Our Mother/Daughter Book Club is very simple: I read to Mom, and she listens. Sometimes, unless she’s napping. But I keep reading anyway because she can surprise me. For instance, on one of my visits I was reading a gardening magazine. I said, “Did you know that banana peels can help a rose bush have bigger blossoms?” Without opening her eyes, Mom said, “Eggshells work better.”
We have three books to post on our Book Club reading list.
The first book is A DAY NO PIGS WOULD DIE by Robert Newton Peck.
The author builds on some of his own childhood as a Shaker to tell this wonderful coming-of-age story about a rural butcher’s son who learns hard lessons about life, death, faith and family. Maybe it was because of Mom’s childhood on a farm, but she was wide-eyed for the scene about the boy removing a goiter from a cow’s throat.
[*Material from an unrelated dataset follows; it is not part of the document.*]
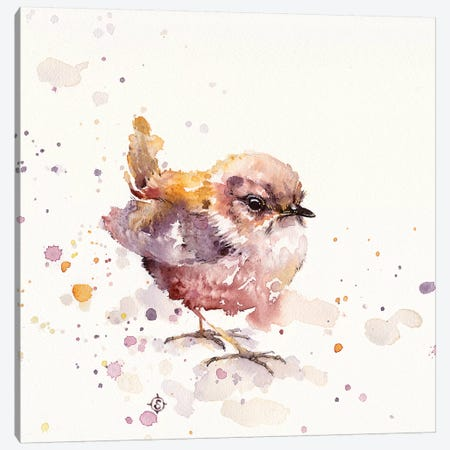 Fluffy Le Wren Canvas Print #SIL22} by Sillier Than Sally Canvas Art Print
There are other very different scenes that affected me even more strongly, but the entire book is a wonderful read.
The second book is MENNONITE IN A LITTLE BLACK DRESS: A MEMOIR OF GOING HOME by Rhoda Janzen.
You don’t need to be Mennonite to love this book, or even Brethren, which is similar in many ways and what my mom is. Janzen was the University of California Poet Laureate in 1994 and 1997, and she writes much of her memoir with the voice and gentle strength of a poet. Both Mom and I agreed that our favorite character was the author’s mother, a practical, lovable and earnest Mennonite who quietly helped her daughter heal after a horrible accident followed by learning that her husband had fallen in love with another man.
p.s. There’s A Mennonite History Primer in the appendix for those of you who want to learn more about the Mennonites.
The third book is ALL I REALLY NEED TO KNOW I LEARNED IN KINDERGARTEN by Robert Fulghum
Before David and I were born, Mom was a kindergarten teacher in Kansas City. In a short time she had numerous touching, funny, and darling experiences with her groups of little ones just beginning their formal education. Dementia has taken away some of those details, but when I read some of Fulghum’s delightful pages, she laughs and nods and enjoys herself. His list of lessons includes Don’t hit people, Don’t take things that aren’t yours, Flush, Take a nap every afternoon, and others. You don’t have to be a kindergarten teacher to love this book and appreciate the lessons. Mom and I recommend it!